Start of RECORDS PROVIDED

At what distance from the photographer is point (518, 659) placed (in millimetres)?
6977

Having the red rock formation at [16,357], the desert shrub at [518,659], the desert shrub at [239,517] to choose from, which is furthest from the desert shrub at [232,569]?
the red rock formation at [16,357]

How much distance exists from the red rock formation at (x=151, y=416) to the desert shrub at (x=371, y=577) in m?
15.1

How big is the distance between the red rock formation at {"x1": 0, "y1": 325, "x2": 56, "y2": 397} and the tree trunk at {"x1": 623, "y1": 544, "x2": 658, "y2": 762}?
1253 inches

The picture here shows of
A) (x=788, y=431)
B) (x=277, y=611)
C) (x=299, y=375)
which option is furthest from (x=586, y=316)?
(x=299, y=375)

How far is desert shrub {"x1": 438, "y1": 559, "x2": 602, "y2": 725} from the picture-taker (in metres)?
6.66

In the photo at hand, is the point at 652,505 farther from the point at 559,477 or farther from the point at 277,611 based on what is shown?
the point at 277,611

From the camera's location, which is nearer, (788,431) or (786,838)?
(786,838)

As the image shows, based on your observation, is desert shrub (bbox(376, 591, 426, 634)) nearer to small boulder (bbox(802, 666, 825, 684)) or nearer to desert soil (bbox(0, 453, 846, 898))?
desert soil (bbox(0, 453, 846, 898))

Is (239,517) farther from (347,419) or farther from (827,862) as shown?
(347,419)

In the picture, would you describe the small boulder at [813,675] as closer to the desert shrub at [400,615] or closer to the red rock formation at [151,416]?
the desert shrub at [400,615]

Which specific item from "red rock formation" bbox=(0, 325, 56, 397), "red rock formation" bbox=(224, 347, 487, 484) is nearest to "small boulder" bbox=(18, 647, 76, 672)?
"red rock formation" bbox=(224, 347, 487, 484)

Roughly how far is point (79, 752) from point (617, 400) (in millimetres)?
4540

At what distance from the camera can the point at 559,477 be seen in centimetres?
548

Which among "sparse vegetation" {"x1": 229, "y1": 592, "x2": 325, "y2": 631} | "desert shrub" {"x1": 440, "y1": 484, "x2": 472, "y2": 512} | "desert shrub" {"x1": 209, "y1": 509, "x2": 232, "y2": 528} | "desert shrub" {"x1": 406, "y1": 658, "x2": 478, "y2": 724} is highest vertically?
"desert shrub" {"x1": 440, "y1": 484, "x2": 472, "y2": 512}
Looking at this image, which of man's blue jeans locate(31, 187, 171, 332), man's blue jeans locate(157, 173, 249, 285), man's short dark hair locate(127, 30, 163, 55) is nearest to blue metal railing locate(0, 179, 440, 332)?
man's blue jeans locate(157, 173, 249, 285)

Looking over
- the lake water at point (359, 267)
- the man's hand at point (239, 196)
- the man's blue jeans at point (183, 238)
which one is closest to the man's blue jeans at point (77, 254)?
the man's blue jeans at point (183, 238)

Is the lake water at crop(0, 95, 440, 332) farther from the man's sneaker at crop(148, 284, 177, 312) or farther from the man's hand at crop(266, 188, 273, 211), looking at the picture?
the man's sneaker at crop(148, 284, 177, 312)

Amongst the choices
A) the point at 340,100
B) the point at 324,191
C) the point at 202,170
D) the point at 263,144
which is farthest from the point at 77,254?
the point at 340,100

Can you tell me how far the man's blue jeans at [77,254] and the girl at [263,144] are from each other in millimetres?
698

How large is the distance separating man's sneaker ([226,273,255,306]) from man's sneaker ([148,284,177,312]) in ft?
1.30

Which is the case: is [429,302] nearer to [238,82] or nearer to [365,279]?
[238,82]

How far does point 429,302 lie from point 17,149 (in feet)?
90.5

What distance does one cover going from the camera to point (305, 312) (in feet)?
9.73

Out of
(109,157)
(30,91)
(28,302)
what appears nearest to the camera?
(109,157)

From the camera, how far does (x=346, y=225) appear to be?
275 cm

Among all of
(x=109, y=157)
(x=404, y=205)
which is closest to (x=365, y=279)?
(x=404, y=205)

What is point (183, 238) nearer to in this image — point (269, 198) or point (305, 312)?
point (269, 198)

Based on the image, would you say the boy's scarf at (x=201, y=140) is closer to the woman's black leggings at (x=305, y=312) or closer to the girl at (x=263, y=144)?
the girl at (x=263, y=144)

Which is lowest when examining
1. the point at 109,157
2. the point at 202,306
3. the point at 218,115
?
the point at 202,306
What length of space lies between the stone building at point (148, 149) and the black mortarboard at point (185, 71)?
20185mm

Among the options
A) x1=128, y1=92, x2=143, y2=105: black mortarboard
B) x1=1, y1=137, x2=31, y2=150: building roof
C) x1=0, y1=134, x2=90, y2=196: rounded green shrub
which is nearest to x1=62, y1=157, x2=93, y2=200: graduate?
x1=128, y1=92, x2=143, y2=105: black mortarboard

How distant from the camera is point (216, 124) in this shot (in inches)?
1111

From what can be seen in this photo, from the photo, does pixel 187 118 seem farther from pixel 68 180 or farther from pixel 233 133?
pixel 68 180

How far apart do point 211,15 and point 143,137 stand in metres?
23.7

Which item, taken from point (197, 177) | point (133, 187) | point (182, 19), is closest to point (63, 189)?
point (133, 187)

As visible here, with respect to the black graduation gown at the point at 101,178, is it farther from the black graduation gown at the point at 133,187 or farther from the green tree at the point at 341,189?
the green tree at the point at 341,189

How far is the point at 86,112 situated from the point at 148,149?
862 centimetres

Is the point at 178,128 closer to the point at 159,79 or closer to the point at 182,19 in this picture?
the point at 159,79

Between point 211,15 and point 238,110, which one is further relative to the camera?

End of RECORDS PROVIDED

_EXERCISE_: Copy out all of the lines above exactly.

_EXERCISE RESPONSE_:
At what distance from the photographer is point (518, 659) placed (in millimetres)?
6977

Having the red rock formation at [16,357], the desert shrub at [518,659], the desert shrub at [239,517] to choose from, which is furthest from the desert shrub at [232,569]?
the red rock formation at [16,357]

How much distance exists from the red rock formation at (x=151, y=416) to the desert shrub at (x=371, y=577) in m?
15.1

How big is the distance between the red rock formation at {"x1": 0, "y1": 325, "x2": 56, "y2": 397} and the tree trunk at {"x1": 623, "y1": 544, "x2": 658, "y2": 762}?
1253 inches

The picture here shows of
A) (x=788, y=431)
B) (x=277, y=611)
C) (x=299, y=375)
which option is furthest from (x=586, y=316)?
(x=299, y=375)

How far is desert shrub {"x1": 438, "y1": 559, "x2": 602, "y2": 725} from the picture-taker (in metres)?
6.66

In the photo at hand, is the point at 652,505 farther from the point at 559,477 or farther from the point at 277,611 based on what is shown?
the point at 277,611

From the camera's location, which is nearer, (788,431) or (786,838)?
(786,838)

As the image shows, based on your observation, is desert shrub (bbox(376, 591, 426, 634)) nearer to small boulder (bbox(802, 666, 825, 684)) or nearer to desert soil (bbox(0, 453, 846, 898))?
desert soil (bbox(0, 453, 846, 898))

Is (239,517) farther from (347,419) or farther from (827,862) as shown?
(347,419)

In the picture, would you describe the small boulder at [813,675] as closer to the desert shrub at [400,615] or closer to the red rock formation at [151,416]?
the desert shrub at [400,615]

Which specific item from "red rock formation" bbox=(0, 325, 56, 397), "red rock formation" bbox=(224, 347, 487, 484) is nearest to "small boulder" bbox=(18, 647, 76, 672)?
"red rock formation" bbox=(224, 347, 487, 484)

Roughly how far is point (79, 752) from point (617, 400) (in millimetres)?
4540

At what distance from the camera can the point at 559,477 be seen in centimetres?
548

Which among "sparse vegetation" {"x1": 229, "y1": 592, "x2": 325, "y2": 631} | "desert shrub" {"x1": 440, "y1": 484, "x2": 472, "y2": 512} | "desert shrub" {"x1": 209, "y1": 509, "x2": 232, "y2": 528} | "desert shrub" {"x1": 406, "y1": 658, "x2": 478, "y2": 724} is highest vertically?
"desert shrub" {"x1": 440, "y1": 484, "x2": 472, "y2": 512}
Looking at this image, which of man's blue jeans locate(31, 187, 171, 332), man's blue jeans locate(157, 173, 249, 285), man's short dark hair locate(127, 30, 163, 55) is nearest to blue metal railing locate(0, 179, 440, 332)?
man's blue jeans locate(157, 173, 249, 285)

Looking over
- the lake water at point (359, 267)
- the man's hand at point (239, 196)
- the man's blue jeans at point (183, 238)
which one is closest to the man's blue jeans at point (77, 254)?
the man's blue jeans at point (183, 238)

Is the lake water at crop(0, 95, 440, 332) farther from the man's sneaker at crop(148, 284, 177, 312) or farther from the man's hand at crop(266, 188, 273, 211), looking at the picture?
the man's sneaker at crop(148, 284, 177, 312)

Amongst the choices
A) the point at 340,100
B) the point at 324,191
C) the point at 202,170
D) the point at 263,144
which is farthest from the point at 77,254?
the point at 340,100

Can you tell me how far the man's blue jeans at [77,254] and the girl at [263,144] are from each other in millimetres?
698

How large is the distance separating man's sneaker ([226,273,255,306]) from man's sneaker ([148,284,177,312]) in ft?
1.30

Which is the case: is [429,302] nearer to [238,82] or nearer to [365,279]?
[238,82]

How far does point 429,302 lie from point 17,149 (in feet)?
90.5

What distance does one cover going from the camera to point (305, 312) (in feet)?
9.73

Out of
(109,157)
(30,91)
(28,302)
what appears nearest to the camera?
(109,157)

From the camera, how far does (x=346, y=225) appear to be?
275 cm

Among all of
(x=109, y=157)
(x=404, y=205)
which is closest to (x=365, y=279)?
(x=404, y=205)

What is point (183, 238) nearer to in this image — point (269, 198) or point (305, 312)?
point (269, 198)

Based on the image, would you say the boy's scarf at (x=201, y=140) is closer to the woman's black leggings at (x=305, y=312) or closer to the girl at (x=263, y=144)?
the girl at (x=263, y=144)

Which is lowest when examining
1. the point at 109,157
2. the point at 202,306
3. the point at 218,115
?
the point at 202,306
What length of space lies between the stone building at point (148, 149) and the black mortarboard at point (185, 71)?
20185mm

Among the options
A) x1=128, y1=92, x2=143, y2=105: black mortarboard
B) x1=1, y1=137, x2=31, y2=150: building roof
C) x1=0, y1=134, x2=90, y2=196: rounded green shrub
which is nearest to x1=62, y1=157, x2=93, y2=200: graduate?
x1=128, y1=92, x2=143, y2=105: black mortarboard

How distant from the camera is point (216, 124) in this shot (in inches)?
1111

From what can be seen in this photo, from the photo, does pixel 187 118 seem farther from pixel 68 180 or farther from pixel 233 133?
pixel 68 180

How far apart do point 211,15 and point 143,137 stand in metres?
23.7

Which item, taken from point (197, 177) | point (133, 187) | point (182, 19), is closest to point (63, 189)?
point (133, 187)

As visible here, with respect to the black graduation gown at the point at 101,178, is it farther from the black graduation gown at the point at 133,187 or farther from the green tree at the point at 341,189?
the green tree at the point at 341,189

How far is the point at 86,112 situated from the point at 148,149?
862 centimetres

Is the point at 178,128 closer to the point at 159,79 or closer to the point at 182,19 in this picture?
the point at 159,79

Between point 211,15 and point 238,110, which one is further relative to the camera?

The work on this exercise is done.